There are many political reasons to resist the pitiless transfer of responsibility for well-being on to the individual in this way. And, in such cases, it is important to point out that the new idea is a repackaging of a controversial old idea, because that challenges its proponents to defend it explicitly. The Apple Watch and its cousins promise an utterly novel form of technologically enhanced self-mastery. But it is also merely the latest way in which modernity invites us to perform operant conditioning on ourselves, to cleanse away anxiety and dissatisfaction and become more streamlined citizen-consumers. Perhaps we will decide, after all, that tech-powered behaviourism is good. But we should know what we are arguing about. The rethinking should take place out in the open.
In 1987, three years before he died, B F Skinner published a scholarly paper entitled Whatever Happened to Psychology as the Science of Behaviour?, reiterating his now-unfashionable arguments against psychological talk about states of mind. For him, the “prediction and control” of behaviour was not merely a theoretical preference; it was a necessity for global social justice. “To feed the hungry and clothe the naked are remedial acts,” he wrote. “We can easily see what is wrong and what needs to be done. It is much harder to see and do something about the fact that world agriculture must feed and clothe billions of people, most of them yet unborn. It is not enough to advise people how to behave in ways that will make a future possible; they must be given effective reasons for behaving in those ways, and that means effective contingencies of reinforcement now.” In other words, mere arguments won’t equip the world to support an increasing population; strategies of behavioural control must be designed for the good of all.

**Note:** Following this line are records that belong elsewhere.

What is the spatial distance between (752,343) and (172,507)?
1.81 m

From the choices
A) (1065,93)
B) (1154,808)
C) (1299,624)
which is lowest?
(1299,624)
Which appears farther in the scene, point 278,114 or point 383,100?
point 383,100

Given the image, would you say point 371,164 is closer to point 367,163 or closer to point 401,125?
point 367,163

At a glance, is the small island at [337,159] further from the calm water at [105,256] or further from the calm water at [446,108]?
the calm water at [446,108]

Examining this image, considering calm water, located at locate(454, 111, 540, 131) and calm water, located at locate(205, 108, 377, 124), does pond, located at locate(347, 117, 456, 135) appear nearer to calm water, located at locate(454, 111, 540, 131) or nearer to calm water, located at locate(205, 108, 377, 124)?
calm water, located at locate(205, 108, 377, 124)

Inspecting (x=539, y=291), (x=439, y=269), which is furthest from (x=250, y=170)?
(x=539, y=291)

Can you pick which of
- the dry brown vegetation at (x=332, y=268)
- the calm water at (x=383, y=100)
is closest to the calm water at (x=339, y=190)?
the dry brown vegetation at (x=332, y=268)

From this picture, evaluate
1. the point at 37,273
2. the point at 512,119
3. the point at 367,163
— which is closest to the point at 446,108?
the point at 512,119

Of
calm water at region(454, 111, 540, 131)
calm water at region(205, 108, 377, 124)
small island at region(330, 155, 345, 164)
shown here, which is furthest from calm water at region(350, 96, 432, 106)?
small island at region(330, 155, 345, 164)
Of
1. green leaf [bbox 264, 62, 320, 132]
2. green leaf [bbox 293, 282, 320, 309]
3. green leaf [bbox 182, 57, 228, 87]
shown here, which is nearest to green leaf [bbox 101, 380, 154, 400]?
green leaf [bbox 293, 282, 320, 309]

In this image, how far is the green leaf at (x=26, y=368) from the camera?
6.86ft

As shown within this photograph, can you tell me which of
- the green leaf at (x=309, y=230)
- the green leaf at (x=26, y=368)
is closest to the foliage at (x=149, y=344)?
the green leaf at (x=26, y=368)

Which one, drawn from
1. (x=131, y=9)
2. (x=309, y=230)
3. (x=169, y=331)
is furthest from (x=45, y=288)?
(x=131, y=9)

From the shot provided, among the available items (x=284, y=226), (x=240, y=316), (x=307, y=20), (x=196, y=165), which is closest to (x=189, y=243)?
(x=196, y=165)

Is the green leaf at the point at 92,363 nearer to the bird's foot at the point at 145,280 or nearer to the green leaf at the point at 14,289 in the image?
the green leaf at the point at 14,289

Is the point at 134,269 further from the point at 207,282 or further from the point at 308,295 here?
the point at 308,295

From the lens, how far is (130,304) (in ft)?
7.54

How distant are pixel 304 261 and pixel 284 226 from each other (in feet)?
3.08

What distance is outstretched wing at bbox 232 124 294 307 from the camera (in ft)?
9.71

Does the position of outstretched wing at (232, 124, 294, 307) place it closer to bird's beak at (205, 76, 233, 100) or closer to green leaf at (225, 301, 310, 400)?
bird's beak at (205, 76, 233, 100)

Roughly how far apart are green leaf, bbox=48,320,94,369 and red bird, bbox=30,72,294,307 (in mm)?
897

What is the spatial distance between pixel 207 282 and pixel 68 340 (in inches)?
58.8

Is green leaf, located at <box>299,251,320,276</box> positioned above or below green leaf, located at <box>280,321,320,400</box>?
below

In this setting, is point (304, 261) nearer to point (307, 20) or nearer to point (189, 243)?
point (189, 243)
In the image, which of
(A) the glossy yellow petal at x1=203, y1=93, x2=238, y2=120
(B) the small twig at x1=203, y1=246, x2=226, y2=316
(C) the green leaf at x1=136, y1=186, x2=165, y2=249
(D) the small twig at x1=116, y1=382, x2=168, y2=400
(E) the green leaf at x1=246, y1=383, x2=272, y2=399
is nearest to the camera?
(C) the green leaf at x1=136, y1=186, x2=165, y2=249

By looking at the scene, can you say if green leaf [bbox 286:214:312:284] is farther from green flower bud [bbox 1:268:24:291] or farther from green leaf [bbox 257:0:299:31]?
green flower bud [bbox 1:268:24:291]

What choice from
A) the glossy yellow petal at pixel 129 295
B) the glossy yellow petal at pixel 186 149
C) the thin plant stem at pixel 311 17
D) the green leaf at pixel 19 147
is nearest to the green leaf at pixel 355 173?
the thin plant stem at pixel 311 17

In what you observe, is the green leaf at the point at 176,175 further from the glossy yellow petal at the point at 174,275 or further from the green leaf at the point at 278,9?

Arguably, this authoritarian strand of behaviourist thinking is what morphed into the subtly reinforcing “choice architecture” of nudge politics, which seeks gently to compel citizens to do the right thing (eat healthy foods, sign up for pension plans) by altering the ways in which such alternatives are presented.
By contrast, the Apple Watch, the Pavlok and their ilk revive a behaviourism evacuated of all social concern and designed solely to optimise the individual customer. By using such devices, we voluntarily offer ourselves up to a denial of our voluntary selves, becoming atomised lab rats, to be manipulated electronically through the corporate cloud. It is perhaps no surprise that when the founder of American behaviourism, John B Watson, left academia in 1920, he went into a field that would come to profit very handsomely indeed from his skills of manipulation – advertising. Today’s neo-behaviourist technologies promise to usher in a world that is one giant Skinner Box in its own right: a world where thinking just gets in the way, and we all mechanically press levers for food pellets.